The intent of the voluntary element is to encourage product stewardship without the need for regulation and provide the community with more certainty, through the use of a logo, that accredited schemes are actually achieving what they claim. In particular, product stewardship organisations that are accredited will meet specific reporting and audit requirements which will provide for both transparency and accountability.

Co-regulatory product stewardship schemes will be delivered by industry with only outcomes and basic operational requirements specified in regulation. A company will not be able to benefit from refusing to participate so there will be no free riders. Thresholds may be applied to avoid impacts on small business.

Mandatory product stewardship would set obligations for parties to take certain actions in relation to a product. The Bill provides a comprehensive set of product stewardship requirements that can be drawn upon for that purpose. These include the ability to require labelling, to require producers to take products back at end of life for recycling, or to require a deposit and refund be applied to a product. These requirements are based on those already in use, such as those in the Ozone Protection and Synthetic Greenhouse Gas Management Act 1989.

There will be a rigorous, transparent assessment and consultation process before a decision to make regulations on a product. This will follow the Australian Government’s regulatory impact analysis requirements.

Through the Environment, Protection and Heritage Council, all governments have agreed that a national television and computer product stewardship scheme should be the first to be regulated under this product stewardship framework legislation.
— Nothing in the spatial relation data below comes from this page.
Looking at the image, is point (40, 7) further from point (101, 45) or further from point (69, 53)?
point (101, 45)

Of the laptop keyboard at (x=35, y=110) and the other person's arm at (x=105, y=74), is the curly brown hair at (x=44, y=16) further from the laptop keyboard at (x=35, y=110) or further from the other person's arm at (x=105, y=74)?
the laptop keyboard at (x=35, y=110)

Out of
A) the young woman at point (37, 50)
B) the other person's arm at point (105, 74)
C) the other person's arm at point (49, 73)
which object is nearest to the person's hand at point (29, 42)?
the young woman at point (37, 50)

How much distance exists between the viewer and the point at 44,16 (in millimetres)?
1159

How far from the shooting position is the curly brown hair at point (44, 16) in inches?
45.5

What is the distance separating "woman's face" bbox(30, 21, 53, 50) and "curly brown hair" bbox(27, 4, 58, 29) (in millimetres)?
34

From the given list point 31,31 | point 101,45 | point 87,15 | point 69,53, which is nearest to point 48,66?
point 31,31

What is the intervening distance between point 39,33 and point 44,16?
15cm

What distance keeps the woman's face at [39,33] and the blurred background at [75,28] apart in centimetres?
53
The Decision Regulation Impact Statement, published in 2009, showed that a national television and computer product stewardship scheme would provide a net benefit to society in the range of $517 million to $742 million over the period 2008-09 to 2030-31.

Industry, jurisdictions and the community have sought national regulation for end of life televisions and computers for more than a decade. Around 32 million new television and computer products were sold in Australia in 2008 with an estimated 16.8 million units reaching end of life in the same year.  Only 10 per cent are recycled, well below the average rate of recycling for all waste of 52 per cent. The volume of television and computer products reaching end of life is expected to grow to 44 million per year by 2028. This electronic waste is classified as hazardous waste under the Basel Convention.

The decision by all governments and industry to deliver this scheme is an important step towards sustainable management of electronic waste in Australia.

This Product Stewardship Bill 2011 demonstrates the willingness of business, community and government to share responsibility for reducing the environmental impacts of products throughout their lives and will make a major contribution to a more sustainable Australia.

Ordered that further consideration of the second reading of these bills be adjourned to the first sitting day of the next period of sittings, in accordance with standing order 111.

Ordered that the Tertiary Education Quality and Standards Agency Bill 2011 and the Tertiary Education Quality and Standards Agency (Consequential Amendments and Transitional Provisions) Bill 2011 be listed on the Notice Paper as one order of the day, and the remaining bill be listed as a separate order of the day.